BACAAN:
::::::

Senin, 26 September 2011

Pidato SBY Tentang Bom Solo Bentuk Kampanye RUU Intelijen

JAKARTA | ACEH MINUTES - Presiden Susilo Bambang Yudhoyono (SBY) memberikan pidato menanggapi bom bunuh diri di Gereja Bethel Indonesia Sepenuh (GBIS), Kepunton, Solo, Jawa Tengah beberapa jam usai kejadian. Dalam pidato tersebut disusupi kampanye RUU Intelijen supaya bisa segera disahkan.

Tak ayal, hal ini ditentang kelompok-kelompok masyarakat. "Saya bersimpati, mengecam dan mengutuk tindakan terorisme. Tapi saya khawatir, ada kampanye RUU Intelejen untuk disahkan dalam pidato itu," ungkap Direktur Eksekutif Komisi untuk Orang Hilang dan korban Tindak Kekerasan (Kontras), Haris Azhar saat berbincang dengan detikcom, Senin (26/9/2011). 
Menurut Haris, pernyataan Presiden SBY merupakan tiket gratis supaya RUU Intelejen disahkan. Terorisme sebagai bentuk kejahatan serius harus ditumpas tapi bukan dengan cara potong kompas mensahkan RUU Intelejen.

::::::

BARIS DATA:
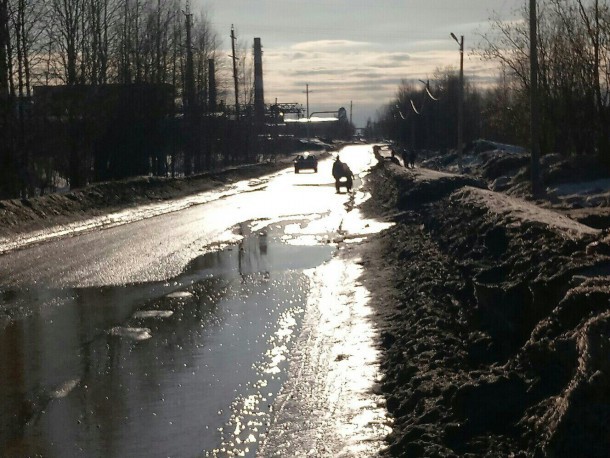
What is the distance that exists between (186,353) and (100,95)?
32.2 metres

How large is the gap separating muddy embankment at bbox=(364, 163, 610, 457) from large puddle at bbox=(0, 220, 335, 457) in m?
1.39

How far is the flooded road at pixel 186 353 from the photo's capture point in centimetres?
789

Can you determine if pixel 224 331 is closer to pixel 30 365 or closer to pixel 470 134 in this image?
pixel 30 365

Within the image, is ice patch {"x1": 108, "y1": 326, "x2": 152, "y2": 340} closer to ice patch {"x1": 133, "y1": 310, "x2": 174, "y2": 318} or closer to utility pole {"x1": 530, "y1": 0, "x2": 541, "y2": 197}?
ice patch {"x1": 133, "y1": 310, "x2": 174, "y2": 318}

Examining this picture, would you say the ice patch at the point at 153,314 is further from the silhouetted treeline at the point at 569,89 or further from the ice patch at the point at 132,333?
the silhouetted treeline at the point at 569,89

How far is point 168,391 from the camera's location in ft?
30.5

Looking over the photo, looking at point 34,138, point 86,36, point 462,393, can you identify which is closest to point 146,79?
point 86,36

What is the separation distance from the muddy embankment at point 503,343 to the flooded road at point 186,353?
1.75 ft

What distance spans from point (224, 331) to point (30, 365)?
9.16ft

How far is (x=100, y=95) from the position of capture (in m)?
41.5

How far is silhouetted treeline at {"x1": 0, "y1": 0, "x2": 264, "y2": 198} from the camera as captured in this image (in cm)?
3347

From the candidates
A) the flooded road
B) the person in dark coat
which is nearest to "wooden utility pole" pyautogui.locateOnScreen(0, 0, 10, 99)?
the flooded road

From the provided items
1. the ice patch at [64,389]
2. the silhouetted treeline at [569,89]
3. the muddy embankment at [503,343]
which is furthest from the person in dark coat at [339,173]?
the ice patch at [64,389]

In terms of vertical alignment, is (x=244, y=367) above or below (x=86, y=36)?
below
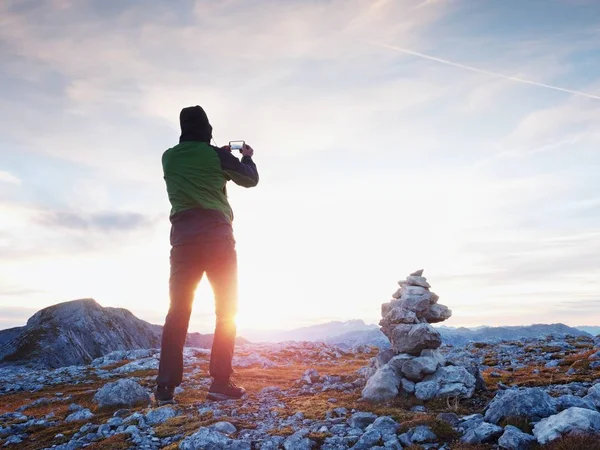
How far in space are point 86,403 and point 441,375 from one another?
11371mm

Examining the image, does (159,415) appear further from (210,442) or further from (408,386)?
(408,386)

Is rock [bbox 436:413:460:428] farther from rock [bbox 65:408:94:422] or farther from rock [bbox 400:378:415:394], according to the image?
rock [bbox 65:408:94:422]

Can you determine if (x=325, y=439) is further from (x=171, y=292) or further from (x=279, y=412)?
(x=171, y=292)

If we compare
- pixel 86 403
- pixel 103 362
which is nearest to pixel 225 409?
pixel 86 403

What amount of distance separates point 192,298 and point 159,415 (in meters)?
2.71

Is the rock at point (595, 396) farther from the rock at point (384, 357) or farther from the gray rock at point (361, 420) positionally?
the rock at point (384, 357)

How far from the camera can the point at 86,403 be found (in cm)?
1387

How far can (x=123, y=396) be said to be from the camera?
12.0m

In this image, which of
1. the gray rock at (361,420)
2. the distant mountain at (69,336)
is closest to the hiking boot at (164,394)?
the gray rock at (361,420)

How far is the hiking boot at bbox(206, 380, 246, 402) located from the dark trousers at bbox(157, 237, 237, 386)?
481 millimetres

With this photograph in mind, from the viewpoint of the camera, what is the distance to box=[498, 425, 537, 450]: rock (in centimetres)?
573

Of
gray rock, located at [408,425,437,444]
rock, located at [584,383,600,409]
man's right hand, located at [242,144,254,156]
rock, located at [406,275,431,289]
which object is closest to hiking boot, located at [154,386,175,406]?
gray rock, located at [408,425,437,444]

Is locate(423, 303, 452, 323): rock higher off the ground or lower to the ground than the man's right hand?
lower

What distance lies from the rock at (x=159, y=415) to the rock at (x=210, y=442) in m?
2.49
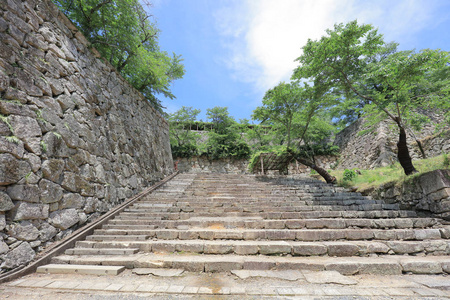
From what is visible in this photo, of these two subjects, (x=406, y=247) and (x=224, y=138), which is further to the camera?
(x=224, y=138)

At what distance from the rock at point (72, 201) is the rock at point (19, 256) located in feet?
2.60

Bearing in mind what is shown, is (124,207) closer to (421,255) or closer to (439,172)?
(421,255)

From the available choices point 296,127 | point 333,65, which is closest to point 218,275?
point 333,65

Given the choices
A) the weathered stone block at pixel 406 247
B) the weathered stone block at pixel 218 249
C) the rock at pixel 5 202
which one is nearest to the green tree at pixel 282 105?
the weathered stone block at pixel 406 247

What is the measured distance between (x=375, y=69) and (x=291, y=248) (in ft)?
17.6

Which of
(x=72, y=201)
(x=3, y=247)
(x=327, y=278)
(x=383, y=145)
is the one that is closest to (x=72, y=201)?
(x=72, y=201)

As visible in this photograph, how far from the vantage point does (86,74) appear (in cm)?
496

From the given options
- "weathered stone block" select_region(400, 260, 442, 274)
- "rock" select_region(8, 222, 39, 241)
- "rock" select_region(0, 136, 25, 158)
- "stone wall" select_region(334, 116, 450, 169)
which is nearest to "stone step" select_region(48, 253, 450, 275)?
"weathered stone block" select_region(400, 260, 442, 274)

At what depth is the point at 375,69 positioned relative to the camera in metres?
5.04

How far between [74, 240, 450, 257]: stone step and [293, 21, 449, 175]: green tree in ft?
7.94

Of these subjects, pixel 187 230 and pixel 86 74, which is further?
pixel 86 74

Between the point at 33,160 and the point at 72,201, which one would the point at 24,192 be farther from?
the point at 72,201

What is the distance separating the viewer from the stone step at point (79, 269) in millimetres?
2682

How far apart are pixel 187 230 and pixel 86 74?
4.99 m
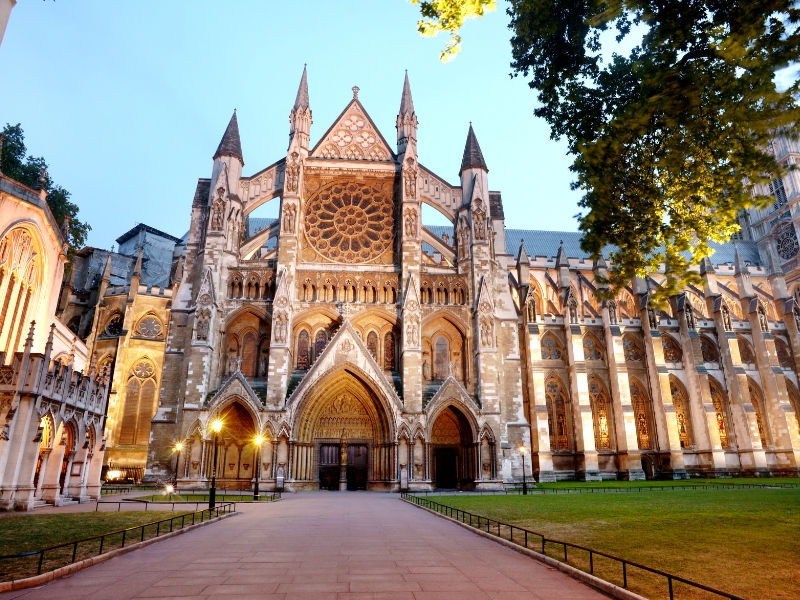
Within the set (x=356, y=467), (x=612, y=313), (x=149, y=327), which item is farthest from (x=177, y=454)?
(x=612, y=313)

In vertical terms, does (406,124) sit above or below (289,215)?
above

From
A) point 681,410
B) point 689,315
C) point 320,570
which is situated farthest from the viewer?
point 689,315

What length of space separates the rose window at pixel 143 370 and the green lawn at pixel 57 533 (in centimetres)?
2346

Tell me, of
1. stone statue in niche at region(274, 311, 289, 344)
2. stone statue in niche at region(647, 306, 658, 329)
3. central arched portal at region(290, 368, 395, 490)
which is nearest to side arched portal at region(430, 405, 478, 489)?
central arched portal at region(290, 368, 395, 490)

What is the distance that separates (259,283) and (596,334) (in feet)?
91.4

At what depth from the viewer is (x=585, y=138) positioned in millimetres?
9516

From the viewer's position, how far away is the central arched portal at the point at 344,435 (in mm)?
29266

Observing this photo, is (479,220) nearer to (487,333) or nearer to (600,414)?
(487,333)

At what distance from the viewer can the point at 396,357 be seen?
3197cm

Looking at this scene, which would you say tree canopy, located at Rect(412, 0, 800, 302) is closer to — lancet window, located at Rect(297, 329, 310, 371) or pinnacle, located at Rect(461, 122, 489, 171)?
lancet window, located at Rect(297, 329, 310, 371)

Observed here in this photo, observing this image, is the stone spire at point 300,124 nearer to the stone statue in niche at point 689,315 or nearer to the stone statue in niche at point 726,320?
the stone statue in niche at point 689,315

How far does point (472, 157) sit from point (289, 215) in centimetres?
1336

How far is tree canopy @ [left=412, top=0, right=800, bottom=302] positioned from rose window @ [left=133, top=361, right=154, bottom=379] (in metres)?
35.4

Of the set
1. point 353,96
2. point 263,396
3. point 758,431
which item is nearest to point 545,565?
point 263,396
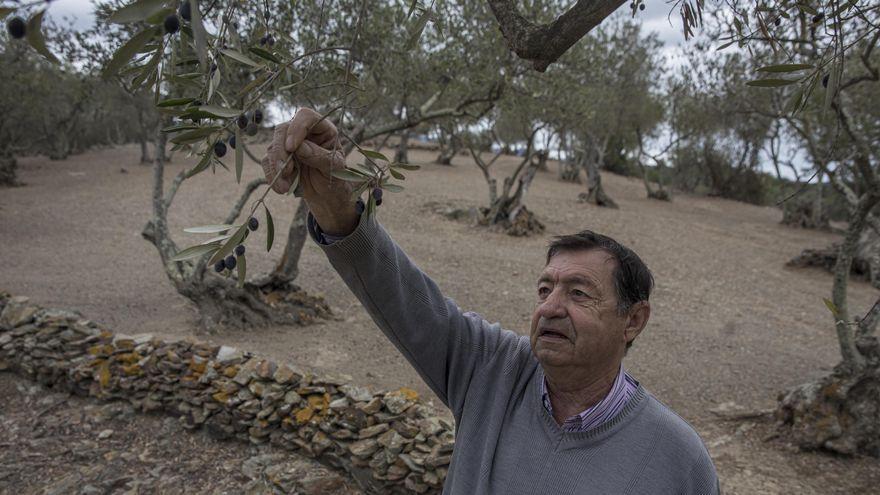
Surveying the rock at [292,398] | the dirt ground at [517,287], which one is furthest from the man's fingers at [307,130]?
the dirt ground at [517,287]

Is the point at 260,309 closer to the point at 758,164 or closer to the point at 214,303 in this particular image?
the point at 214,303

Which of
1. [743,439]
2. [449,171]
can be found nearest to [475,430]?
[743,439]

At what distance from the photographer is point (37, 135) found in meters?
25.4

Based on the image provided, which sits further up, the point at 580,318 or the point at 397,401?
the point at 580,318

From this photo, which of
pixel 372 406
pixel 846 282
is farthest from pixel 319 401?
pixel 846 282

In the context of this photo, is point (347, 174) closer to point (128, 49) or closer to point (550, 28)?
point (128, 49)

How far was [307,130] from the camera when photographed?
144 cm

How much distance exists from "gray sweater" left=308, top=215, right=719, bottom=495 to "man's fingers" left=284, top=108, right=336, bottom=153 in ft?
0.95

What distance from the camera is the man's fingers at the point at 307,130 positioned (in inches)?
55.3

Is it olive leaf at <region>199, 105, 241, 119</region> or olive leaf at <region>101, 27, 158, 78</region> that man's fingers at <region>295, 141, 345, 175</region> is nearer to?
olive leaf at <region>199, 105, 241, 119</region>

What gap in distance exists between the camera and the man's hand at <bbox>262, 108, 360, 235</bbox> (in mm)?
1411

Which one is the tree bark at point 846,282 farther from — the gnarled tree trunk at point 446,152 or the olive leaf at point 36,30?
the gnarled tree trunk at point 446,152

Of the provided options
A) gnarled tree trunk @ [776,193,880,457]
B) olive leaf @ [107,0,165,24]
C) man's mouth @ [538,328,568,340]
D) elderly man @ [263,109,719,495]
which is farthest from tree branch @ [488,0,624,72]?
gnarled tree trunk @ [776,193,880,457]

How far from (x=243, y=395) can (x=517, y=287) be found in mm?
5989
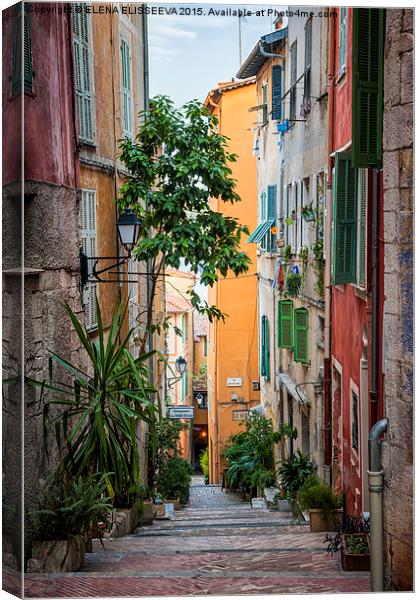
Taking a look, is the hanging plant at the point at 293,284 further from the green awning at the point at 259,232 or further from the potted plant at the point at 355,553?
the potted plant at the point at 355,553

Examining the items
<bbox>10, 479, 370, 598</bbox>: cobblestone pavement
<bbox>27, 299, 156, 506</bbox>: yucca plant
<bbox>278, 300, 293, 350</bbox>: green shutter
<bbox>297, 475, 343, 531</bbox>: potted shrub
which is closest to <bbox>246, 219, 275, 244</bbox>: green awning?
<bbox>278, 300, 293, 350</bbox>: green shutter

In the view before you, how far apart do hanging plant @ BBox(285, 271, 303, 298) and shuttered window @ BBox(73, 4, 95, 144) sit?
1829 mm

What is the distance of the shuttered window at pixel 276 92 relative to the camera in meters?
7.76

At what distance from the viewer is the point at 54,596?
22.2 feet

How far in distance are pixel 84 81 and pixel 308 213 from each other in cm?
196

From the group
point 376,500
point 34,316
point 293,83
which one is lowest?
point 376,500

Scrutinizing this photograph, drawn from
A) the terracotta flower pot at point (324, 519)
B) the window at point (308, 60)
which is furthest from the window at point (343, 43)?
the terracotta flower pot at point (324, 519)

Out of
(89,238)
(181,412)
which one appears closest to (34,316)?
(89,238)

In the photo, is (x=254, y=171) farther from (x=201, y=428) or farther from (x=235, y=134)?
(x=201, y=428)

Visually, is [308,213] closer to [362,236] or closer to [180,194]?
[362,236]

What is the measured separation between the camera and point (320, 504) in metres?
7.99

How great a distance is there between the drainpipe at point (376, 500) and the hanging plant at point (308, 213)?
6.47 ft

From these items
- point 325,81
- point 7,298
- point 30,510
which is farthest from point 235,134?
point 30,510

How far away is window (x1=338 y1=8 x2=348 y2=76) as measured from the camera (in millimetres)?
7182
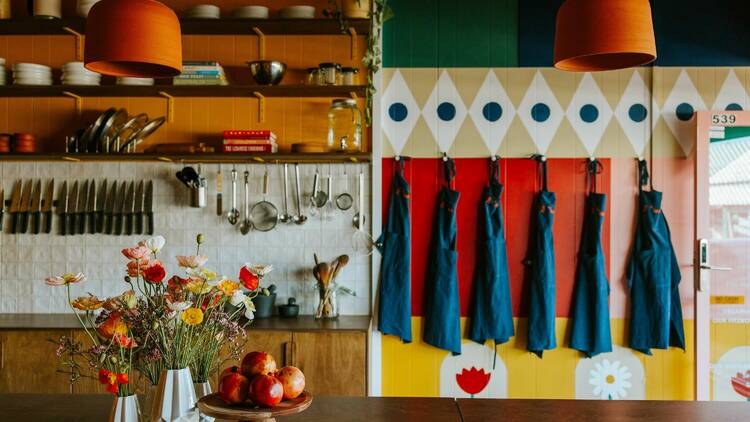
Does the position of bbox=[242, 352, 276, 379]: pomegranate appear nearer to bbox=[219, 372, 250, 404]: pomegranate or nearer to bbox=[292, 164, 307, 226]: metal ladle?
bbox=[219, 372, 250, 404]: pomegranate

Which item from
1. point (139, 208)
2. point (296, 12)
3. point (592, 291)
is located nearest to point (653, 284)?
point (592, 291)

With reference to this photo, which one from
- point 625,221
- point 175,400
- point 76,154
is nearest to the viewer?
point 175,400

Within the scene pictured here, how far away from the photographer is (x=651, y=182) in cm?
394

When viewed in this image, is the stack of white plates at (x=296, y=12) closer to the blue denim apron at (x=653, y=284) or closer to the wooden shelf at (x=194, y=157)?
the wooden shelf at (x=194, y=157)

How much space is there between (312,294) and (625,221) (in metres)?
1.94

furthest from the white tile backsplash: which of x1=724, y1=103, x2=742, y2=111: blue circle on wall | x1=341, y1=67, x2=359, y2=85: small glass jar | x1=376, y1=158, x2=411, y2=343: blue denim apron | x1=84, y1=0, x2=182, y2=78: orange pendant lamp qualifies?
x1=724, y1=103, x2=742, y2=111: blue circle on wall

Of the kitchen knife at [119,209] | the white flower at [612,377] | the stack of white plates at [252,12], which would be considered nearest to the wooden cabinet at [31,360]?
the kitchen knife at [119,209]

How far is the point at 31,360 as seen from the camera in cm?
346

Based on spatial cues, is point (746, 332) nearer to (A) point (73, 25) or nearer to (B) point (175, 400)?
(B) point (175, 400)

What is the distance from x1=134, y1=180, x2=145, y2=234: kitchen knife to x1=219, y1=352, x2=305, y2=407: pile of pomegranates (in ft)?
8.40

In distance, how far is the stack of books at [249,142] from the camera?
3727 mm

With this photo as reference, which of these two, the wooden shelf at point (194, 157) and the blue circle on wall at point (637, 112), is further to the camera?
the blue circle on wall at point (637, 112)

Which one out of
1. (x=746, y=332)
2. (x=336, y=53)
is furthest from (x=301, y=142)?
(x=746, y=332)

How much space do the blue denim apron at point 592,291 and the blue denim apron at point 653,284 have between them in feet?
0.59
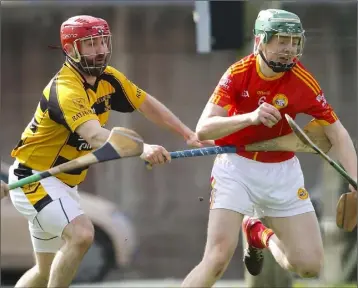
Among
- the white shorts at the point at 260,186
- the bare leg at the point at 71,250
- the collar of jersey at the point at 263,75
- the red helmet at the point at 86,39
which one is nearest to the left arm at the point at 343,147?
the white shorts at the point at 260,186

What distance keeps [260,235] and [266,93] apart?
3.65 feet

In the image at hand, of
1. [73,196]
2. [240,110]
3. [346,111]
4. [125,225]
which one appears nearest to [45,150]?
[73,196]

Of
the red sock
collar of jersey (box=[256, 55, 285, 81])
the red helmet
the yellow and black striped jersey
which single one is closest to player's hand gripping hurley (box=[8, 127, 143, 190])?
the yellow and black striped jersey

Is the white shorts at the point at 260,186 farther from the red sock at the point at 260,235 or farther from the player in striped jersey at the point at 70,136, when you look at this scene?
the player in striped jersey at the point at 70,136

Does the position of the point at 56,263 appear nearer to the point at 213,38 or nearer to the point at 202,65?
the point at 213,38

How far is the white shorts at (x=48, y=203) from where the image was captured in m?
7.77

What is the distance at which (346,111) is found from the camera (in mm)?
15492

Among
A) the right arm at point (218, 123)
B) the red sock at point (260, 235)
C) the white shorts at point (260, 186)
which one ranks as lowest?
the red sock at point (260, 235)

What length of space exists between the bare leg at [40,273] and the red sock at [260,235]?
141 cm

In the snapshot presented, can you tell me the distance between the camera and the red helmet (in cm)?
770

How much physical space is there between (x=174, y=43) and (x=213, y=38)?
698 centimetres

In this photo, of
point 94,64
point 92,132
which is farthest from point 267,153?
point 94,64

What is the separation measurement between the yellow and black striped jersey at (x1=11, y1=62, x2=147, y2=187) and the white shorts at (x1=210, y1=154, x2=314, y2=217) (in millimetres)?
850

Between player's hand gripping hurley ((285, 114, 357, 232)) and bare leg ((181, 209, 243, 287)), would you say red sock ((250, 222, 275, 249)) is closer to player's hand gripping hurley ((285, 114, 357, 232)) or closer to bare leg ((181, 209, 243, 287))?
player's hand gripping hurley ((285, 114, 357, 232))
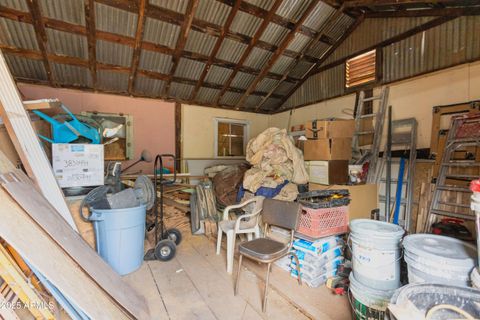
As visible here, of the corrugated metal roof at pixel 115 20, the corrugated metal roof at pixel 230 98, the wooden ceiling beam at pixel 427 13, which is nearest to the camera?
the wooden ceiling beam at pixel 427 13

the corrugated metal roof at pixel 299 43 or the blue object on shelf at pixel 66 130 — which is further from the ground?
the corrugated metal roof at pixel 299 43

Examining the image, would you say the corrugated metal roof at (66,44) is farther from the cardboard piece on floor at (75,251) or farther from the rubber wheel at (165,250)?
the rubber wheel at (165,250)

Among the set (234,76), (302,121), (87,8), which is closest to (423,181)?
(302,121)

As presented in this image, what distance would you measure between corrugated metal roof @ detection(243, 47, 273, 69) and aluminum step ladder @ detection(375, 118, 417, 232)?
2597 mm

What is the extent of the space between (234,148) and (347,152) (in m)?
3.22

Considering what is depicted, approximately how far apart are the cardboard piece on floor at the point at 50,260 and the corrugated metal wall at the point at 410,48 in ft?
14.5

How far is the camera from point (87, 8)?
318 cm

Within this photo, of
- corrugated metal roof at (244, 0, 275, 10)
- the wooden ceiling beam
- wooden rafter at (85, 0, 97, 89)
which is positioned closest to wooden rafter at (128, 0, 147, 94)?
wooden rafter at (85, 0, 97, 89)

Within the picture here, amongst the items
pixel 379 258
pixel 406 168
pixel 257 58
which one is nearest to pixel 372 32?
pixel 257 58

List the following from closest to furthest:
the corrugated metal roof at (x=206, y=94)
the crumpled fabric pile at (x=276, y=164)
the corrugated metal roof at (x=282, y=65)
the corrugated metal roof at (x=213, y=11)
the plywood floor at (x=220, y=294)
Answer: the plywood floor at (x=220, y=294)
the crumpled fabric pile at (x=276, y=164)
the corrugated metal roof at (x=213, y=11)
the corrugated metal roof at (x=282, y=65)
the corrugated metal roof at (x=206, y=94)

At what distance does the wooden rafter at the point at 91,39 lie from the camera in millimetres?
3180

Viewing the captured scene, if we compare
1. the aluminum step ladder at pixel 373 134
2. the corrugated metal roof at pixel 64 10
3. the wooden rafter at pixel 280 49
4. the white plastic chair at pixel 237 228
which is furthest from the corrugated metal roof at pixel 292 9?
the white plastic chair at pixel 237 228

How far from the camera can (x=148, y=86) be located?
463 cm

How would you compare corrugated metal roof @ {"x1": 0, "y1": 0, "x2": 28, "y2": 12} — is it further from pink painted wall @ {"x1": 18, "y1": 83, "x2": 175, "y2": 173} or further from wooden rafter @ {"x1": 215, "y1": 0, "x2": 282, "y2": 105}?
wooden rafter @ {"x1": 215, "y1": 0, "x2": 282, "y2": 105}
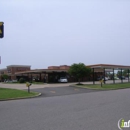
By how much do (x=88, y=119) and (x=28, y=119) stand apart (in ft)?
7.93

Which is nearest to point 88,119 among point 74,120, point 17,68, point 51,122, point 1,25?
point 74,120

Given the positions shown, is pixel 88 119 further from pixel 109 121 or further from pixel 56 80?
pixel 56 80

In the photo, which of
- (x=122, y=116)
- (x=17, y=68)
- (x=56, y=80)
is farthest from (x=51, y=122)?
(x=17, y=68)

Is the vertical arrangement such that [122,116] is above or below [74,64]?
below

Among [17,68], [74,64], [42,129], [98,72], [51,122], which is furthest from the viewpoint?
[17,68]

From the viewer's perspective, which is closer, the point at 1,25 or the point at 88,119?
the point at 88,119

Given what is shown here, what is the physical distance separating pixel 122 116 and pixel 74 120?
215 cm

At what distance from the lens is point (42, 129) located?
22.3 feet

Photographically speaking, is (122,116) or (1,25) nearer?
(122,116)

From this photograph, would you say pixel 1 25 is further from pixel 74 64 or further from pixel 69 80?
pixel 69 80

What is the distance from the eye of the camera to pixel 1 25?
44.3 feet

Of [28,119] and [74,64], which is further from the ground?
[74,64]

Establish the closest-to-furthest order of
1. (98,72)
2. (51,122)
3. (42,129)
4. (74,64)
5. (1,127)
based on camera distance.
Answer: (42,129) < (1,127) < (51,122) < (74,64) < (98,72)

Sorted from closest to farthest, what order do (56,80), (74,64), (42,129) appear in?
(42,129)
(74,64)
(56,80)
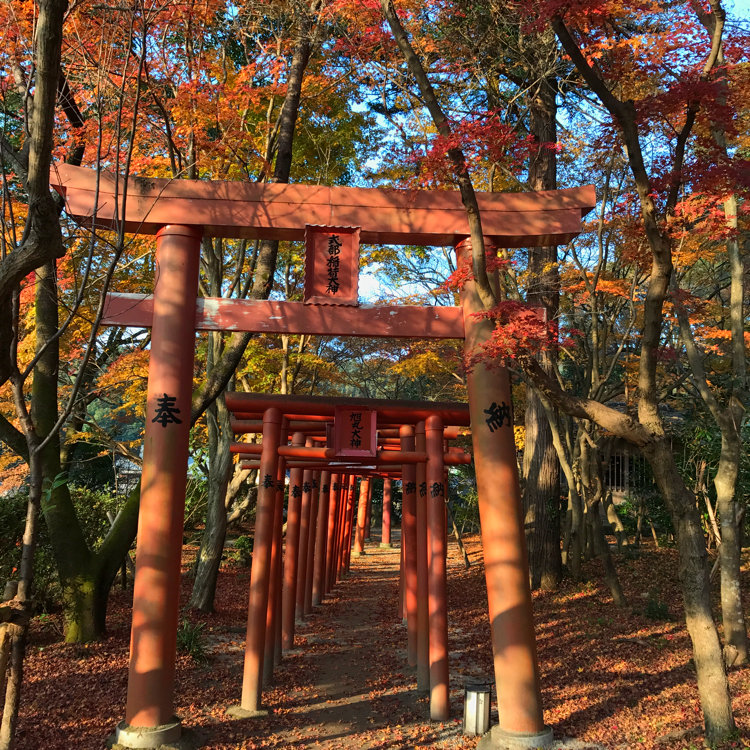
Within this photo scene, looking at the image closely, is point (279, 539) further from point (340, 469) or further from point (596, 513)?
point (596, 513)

::::::

TUJUAN LATIHAN: Ubahlah paragraf bacaan tentang pidato SBY yang diawali kata "Menurut Haris" menjadi daftar singkat berisi tiga butir tanpa menghilangkan fakta pokoknya. Baris-baris data di atas diambil dari sumber yang berbeda dengan bacaan.

JAWABAN:
- Haris menilai pernyataan Presiden SBY merupakan tiket gratis agar RUU Intelijen disahkan.
- Terorisme adalah kejahatan serius yang harus ditumpas.
- Penumpasan itu tidak boleh ditempuh dengan cara potong kompas, yaitu mengesahkan RUU Intelijen.